SCÈNE XX. Les Acteurs précedents, Dorimène et Julie. §

ARGANTE, à part.

Julie est avec elle, fermons les yeux.

GÉRONTE.

Oh ! Parbleu, Madame, on vient de m’apprendre de belles choses.

DORIMÈNE.

De quoi s’agit-il, mon frère ?

GÉRONTE a part, k Doriméne:

Comment, ma soeur, vous ne vous contentez pas de ne rien faire pour votre nièce, il faut encore que vous nous fissiez manquer notre fortune, en épousant Monsieur Argante ?

DORIMÈNE.

Se peut-il que vous me croyez assez folle pour cela, et ne voyez-vous pas que tout ce que j’en ai fait, n’était qu’un jeu pour retarder le mariage de ma nièce ?

ARGANTE.

Ouf.

DORIMÈNE.

Oui, mon frère, j’ai toujours cru que vous rompriez tôt ou tard avec Monsieur Argante , et je n’attendais que ce moment pour vous déclarer que c’est moi, qui me charge de donner à Julie les cinquante mille écus qui causent votre débat, pourvu qu’on me laisse disposer de sa main.

ARGANTE.

C’en est fait, et je vais être sacrifié.

GÉRONTE.

Ces cinquante mille écus sont pour ma fille, je n’y gagne rien. Cependant comme c’est vous ma soeur qui voulez faire le mariage, je renonce à mes prétentions, et je veux bien ne rien exiger pour moi.

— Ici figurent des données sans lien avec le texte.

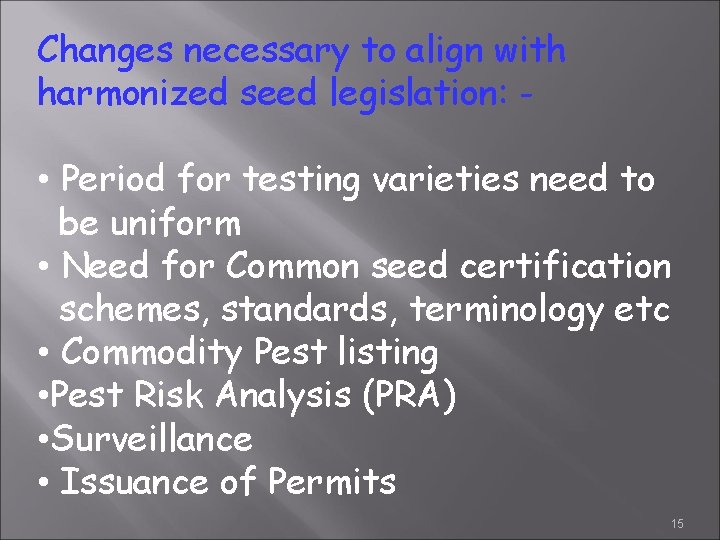 Changes necessary to align with harmonized seed legislation: -

• Period for testing varieties need to be uniform
• Need for Common seed certification schemes, standards, terminology etc
• Commodity Pest listing
•Pest Risk Analysis (PRA)
•Surveillance
• Issuance of Permits

15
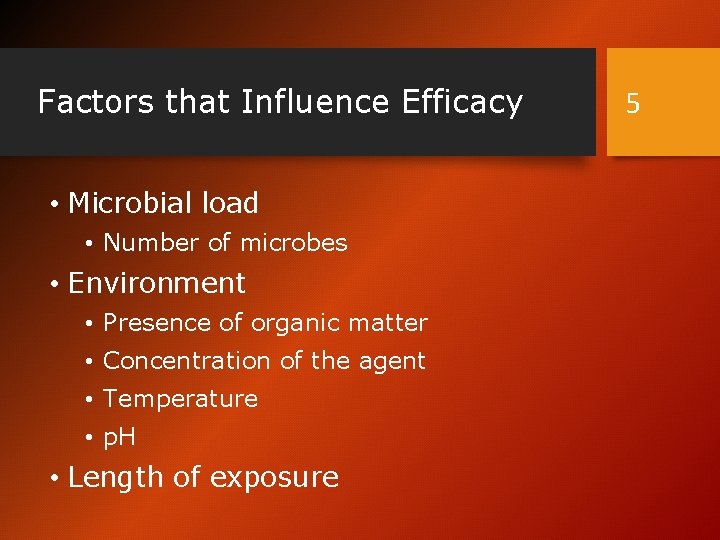 Factors that Influence Efficacy

5

• Microbial load
  • Number of microbes
• Environment
  • Presence of organic matter
  • Concentration of the agent
  • Temperature
  • pH
• Length of exposure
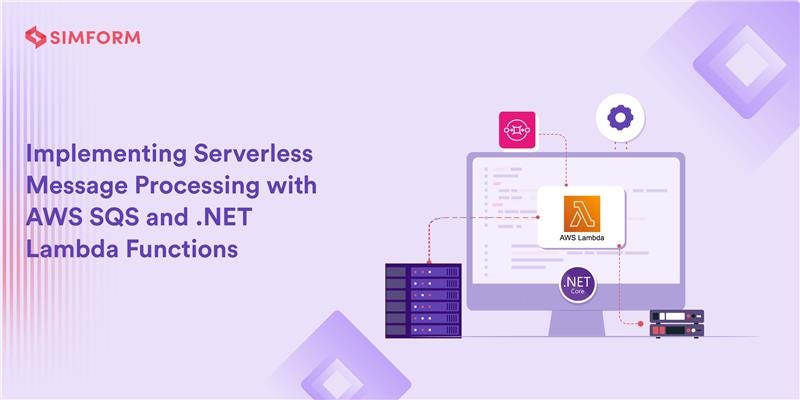 SIMFORM

Implementing Serverless Message Processing with AWS SQS and .NET Lambda Functions

AWS Lambda

.NET Core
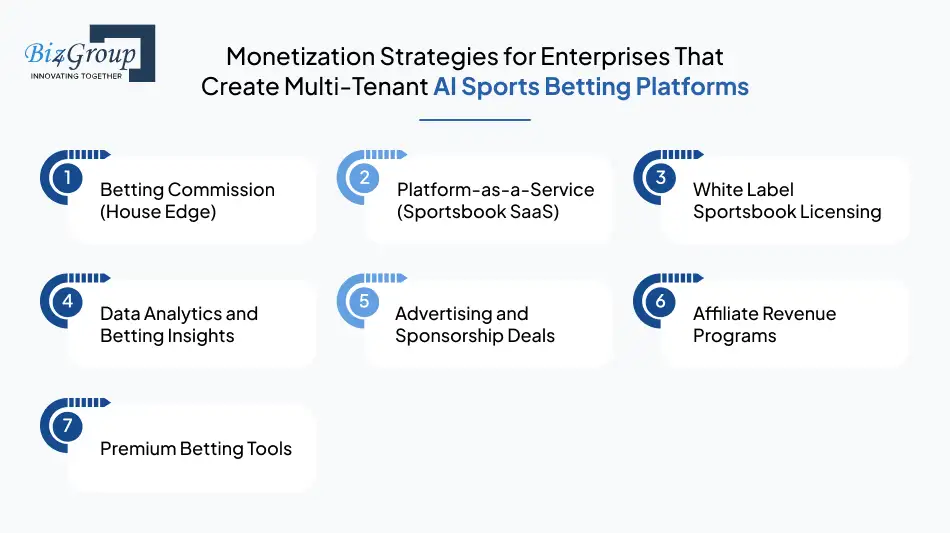 Biz4Group
INNOVATING TOGETHER

Monetization Strategies for Enterprises That Create Multi-Tenant AI Sports Betting Platforms

1 Betting Commission (House Edge)

2 Platform-as-a-Service (Sportsbook SaaS)

3 White Label Sportsbook Licensing

4 Data Analytics and Betting Insights

5 Advertising and Sponsorship Deals

6 Affiliate Revenue Programs

7 Premium Betting Tools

SCÈNE XXI. Les Acteurs précédents, Valère. §

DORIMÈNE.

Valère, paraissez. Mon frère voilà l’époux que je donne à ma nièce.

GÉRONTE.

Je connais sa maison ; et son alliance m’est chère.

DORIMÈNE.

Allons, mon Frère, entrons dans mon appartement. Monsieur a peut-être quelque nouveau contrat à passer avec Monsieur Subtil. Et vous, Monsieur Courteligne, suivez-moi, nous aurons besoin de vous.

GÉRONTE à Argante.

9

J’espère, Monsieur, que cette bagatelle n’empêchera pas que nous ne soyons toujours amis ?

NÉRINE à Argante.

Je suis bien fâché, Monsieur, que vous soyez sans femme, et que l’excès de mon zèle en soit la cause.

SCÈNE XXII ET DERNIÈRE. Monsieur Argante, Monsieur Subtil. §

MONSIEUR SUBTIL.

Qui me payera mon contrat ?

ARGANTE.

Le grand Diable d’enfer. Le plus ancien de mes amis veut m’égorger : ma maîtresse me sacrifie : la femme du monde que j’estimais le plus, me joue un tour abominable : jusqu’à une coquine de soubrette, tout m’insulte, tout me trahit : et je vois mieux que jamais qu’il n’y a rien de solide que l’argent.